→ **Your tasks**
(1) In the forum thread on MVPA follow-up analyses, how many permutations determined the original p values?
(2) Reproduce word for word the part of the forum thread on MVPA follow-up analyses that begins at "One note of" and stops after "my two cents!".
(3) Resume the forum thread on MVPA follow-up analyses, carrying it on from the end of its final post.

→ **Selected passage**
I have been using the TDT toolbox (a great tool!), and I am writing to ask for advice on the followup analyses, if possible, after obtaining MVPA results.
We have conducted a whole-brain searchlight multivariate pattern analysis between images of patients and controls. Two regions were identified after voxel-level FDR correction for multiple comparisons (original p values were determined based on 5000 permutations). My question is that whether there is any way I could take to further explore the nature of the distinctive patterns between the two groups, whether it was driven by overall activation differences between the two groups or different activation pattern, or both?
Any input will be highly appreciated!
In some projects I’ve worked on, we’ve deliberately mean-centered all our voxel patterns (either betas or percent signal change belonging to the same sample) prior to decoding, therefore removing the possibility that the classifier is detecting mean differences between conditions (or in your case, groups). Decoding in this case would suggest that differences can be attributed to the overall pattern, rather than some combination of activation + pattern differences.
One note of caution, however: I’ve really only used this approach for within-subject decoding between conditions, and I’m not sure if there are any extra things to consider when decoding between subjects. Nevertheless, it might be worthwhile approach related to your research question.
Just my two cents!
I think the question is what you mean by overall activation differences between two groups. We wrote a little piece on this (quite dense, but maybe useful), if you cannot access it behind the paywall, there is also a preprint. Check out chapter 5.2 for that specific question.
In short, removing the mean across voxels only removes “overall activation differences” if the mean effect is the same in all voxels (which almost never is the case). If the effect varies between voxels, then you will just spread the mean signal across voxels. You can take the sensitivity of each voxel into account by either calculating a PCA on your data and taking the first component (involved, not mentioned in our paper, may be affected by other factors), or by calculating a mean pattern across both groups and regressing that effect across groups, and working on the residuals. This is equivalent to identifying an angle in multivariate space that is occupied by both groups, i.e. the overall pattern is the same but of a different amplitude. I think that is what most people have in mind when thinking about “overall response differences”. Also, we mention in our paper when this approach no longer works.

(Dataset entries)
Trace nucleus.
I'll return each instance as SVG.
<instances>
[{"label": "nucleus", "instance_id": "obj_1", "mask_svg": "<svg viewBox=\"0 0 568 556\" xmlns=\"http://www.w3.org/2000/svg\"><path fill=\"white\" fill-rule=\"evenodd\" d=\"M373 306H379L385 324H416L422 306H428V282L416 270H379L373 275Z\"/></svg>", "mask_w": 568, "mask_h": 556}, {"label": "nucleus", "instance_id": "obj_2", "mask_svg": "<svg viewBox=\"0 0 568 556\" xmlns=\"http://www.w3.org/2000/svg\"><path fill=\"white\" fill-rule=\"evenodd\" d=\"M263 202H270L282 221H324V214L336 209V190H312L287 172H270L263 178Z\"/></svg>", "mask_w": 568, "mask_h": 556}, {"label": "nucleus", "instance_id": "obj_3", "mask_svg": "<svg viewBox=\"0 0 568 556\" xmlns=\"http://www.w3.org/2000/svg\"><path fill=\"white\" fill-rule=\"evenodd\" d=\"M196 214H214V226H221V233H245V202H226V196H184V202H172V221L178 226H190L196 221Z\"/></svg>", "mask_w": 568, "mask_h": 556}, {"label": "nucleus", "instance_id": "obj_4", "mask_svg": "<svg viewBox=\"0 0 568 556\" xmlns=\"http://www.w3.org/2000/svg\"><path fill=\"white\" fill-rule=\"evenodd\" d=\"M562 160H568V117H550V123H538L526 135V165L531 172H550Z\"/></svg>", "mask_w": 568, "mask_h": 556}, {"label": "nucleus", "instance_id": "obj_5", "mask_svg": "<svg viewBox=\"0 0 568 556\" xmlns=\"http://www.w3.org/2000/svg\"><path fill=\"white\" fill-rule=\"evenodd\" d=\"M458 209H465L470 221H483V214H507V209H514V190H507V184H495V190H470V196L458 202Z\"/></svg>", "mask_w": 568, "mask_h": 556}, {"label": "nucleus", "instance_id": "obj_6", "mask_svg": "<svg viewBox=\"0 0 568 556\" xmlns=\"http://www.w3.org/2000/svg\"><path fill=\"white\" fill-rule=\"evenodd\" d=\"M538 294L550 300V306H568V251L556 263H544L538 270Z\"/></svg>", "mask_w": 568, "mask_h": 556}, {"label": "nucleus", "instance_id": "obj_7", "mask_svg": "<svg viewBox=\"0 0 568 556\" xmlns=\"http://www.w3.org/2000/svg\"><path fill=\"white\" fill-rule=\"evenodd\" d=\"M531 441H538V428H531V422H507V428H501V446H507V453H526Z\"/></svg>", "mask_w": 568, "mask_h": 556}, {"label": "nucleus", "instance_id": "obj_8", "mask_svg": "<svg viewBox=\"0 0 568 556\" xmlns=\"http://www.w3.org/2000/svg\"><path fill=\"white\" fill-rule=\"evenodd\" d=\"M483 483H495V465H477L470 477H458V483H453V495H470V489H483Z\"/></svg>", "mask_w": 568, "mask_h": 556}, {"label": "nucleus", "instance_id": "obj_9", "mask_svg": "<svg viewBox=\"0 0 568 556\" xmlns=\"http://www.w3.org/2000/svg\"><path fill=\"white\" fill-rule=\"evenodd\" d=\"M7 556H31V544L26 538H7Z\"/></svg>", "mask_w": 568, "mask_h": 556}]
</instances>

→ **Results in order**
(1) 5000 permutations.

(2)
One note of caution, however: I’ve really only used this approach for within-subject decoding between conditions, and I’m not sure if there are any extra things to consider when decoding between subjects. Nevertheless, it might be worthwhile approach related to your research question.
Just my two cents!

(3)
Another possible approach would be to use the Haufe method on your SVM weights to reconstruct the discriminative pattern (which gives you a contribution of each voxel that is unaffected by the noise covariance) and then visually inspect the weights (reviewers used to ask this a lot in the early days to see if it’s only a “simple” blob-like response). If most weights are positive or negative, that indicates that the overall activation seems to be higher in one condition than another. But this is not a statistical test of this effect.
Finally, you may ask yourself why it would matter if the overall activation is different. If you can show something similar with more classical analyses: great! If you want to make claims about “fine-scale patterns”, that’s difficult anyway. So, in most cases I don’t see a reason to control for overall activation differences anyway.
I just realized that I have not replied! I wanted to thank you for the detailed replies. These are very useful!
I actually did not look for ways to control the overall activation differences, but to prove that these differences contributed to the distinct activation patterns observed between groups. I followed your second suggestion, and used the TDT toolbox to extract the pattern values for this purpose.
Thanks again for your help and the invention of the TDT toolbox!